## Start Task inputs

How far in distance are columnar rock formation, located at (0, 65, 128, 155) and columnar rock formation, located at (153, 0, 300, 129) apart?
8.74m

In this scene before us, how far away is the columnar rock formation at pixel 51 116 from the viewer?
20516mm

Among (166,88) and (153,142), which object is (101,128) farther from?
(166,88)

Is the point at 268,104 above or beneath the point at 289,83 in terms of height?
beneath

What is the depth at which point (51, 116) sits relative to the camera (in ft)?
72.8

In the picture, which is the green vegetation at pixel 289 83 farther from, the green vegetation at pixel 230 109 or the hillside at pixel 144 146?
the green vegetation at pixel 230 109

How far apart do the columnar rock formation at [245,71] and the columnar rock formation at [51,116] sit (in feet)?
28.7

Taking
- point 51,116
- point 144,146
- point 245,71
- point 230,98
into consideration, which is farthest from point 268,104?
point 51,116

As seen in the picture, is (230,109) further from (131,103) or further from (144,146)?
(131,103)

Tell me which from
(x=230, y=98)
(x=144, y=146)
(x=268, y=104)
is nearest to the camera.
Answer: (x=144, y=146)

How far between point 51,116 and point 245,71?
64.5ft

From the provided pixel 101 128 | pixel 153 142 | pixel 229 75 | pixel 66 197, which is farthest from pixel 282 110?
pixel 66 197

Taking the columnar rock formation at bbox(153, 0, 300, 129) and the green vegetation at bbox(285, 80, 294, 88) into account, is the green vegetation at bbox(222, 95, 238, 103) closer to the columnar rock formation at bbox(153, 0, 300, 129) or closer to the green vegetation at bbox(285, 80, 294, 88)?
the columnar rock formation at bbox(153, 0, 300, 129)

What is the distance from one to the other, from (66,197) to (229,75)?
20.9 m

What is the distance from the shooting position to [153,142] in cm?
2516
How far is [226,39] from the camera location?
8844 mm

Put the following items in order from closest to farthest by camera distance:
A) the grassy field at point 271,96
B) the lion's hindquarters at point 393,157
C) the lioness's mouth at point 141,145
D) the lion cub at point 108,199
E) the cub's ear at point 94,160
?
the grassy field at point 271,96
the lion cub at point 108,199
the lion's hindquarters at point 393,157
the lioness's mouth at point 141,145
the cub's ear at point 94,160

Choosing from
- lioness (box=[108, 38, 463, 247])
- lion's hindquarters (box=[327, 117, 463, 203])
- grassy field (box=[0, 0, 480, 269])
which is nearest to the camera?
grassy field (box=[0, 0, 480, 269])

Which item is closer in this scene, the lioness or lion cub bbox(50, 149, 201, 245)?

## End Task inputs

> **Task to carry out**: Please set down each line of the records exactly as given.

> **Answer for this exercise**:
How far in distance are columnar rock formation, located at (0, 65, 128, 155) and columnar rock formation, located at (153, 0, 300, 129) apart?
8.74m

In this scene before us, how far away is the columnar rock formation at pixel 51 116 from the viewer?
20516mm

Among (166,88) and (153,142), which object is (101,128) farther from?
(166,88)

Is the point at 268,104 above or beneath the point at 289,83 in terms of height?
beneath

What is the depth at which point (51, 116) sits relative to the camera (in ft)?
72.8

In the picture, which is the green vegetation at pixel 289 83 farther from, the green vegetation at pixel 230 109 or the hillside at pixel 144 146?
the green vegetation at pixel 230 109

How far apart do the columnar rock formation at [245,71] and the columnar rock formation at [51,116] sit (in feet)?
28.7

Taking
- point 51,116
- point 144,146
- point 245,71
- point 230,98
into consideration, which is farthest from point 268,104?
point 51,116

As seen in the picture, is (230,109) further from (131,103) or further from (144,146)?
(131,103)

Tell me which from
(x=230, y=98)
(x=144, y=146)
(x=268, y=104)
is nearest to the camera.
Answer: (x=144, y=146)

How far between point 51,116 and point 245,71?
64.5ft

From the provided pixel 101 128 | pixel 153 142 | pixel 229 75 | pixel 66 197, which is farthest from pixel 282 110?
pixel 66 197

Taking the columnar rock formation at bbox(153, 0, 300, 129) and the green vegetation at bbox(285, 80, 294, 88) into account, is the green vegetation at bbox(222, 95, 238, 103) closer to the columnar rock formation at bbox(153, 0, 300, 129) or closer to the green vegetation at bbox(285, 80, 294, 88)?
the columnar rock formation at bbox(153, 0, 300, 129)

What is the distance from one to the other, from (66,197) to (229,75)?
20.9 m

What is the distance from the shooting position to [153,142] in cm?
2516
How far is [226,39] from the camera location?
8844 mm

Put the following items in order from closest to farthest by camera distance:
A) the grassy field at point 271,96
B) the lion's hindquarters at point 393,157
C) the lioness's mouth at point 141,145
D) the lion cub at point 108,199
E) the cub's ear at point 94,160
?
the grassy field at point 271,96
the lion cub at point 108,199
the lion's hindquarters at point 393,157
the lioness's mouth at point 141,145
the cub's ear at point 94,160

Choosing from
- lioness (box=[108, 38, 463, 247])
- lion's hindquarters (box=[327, 117, 463, 203])
- grassy field (box=[0, 0, 480, 269])
which is nearest to the camera?
grassy field (box=[0, 0, 480, 269])

Which item is closer in this scene, the lioness or lion cub bbox(50, 149, 201, 245)?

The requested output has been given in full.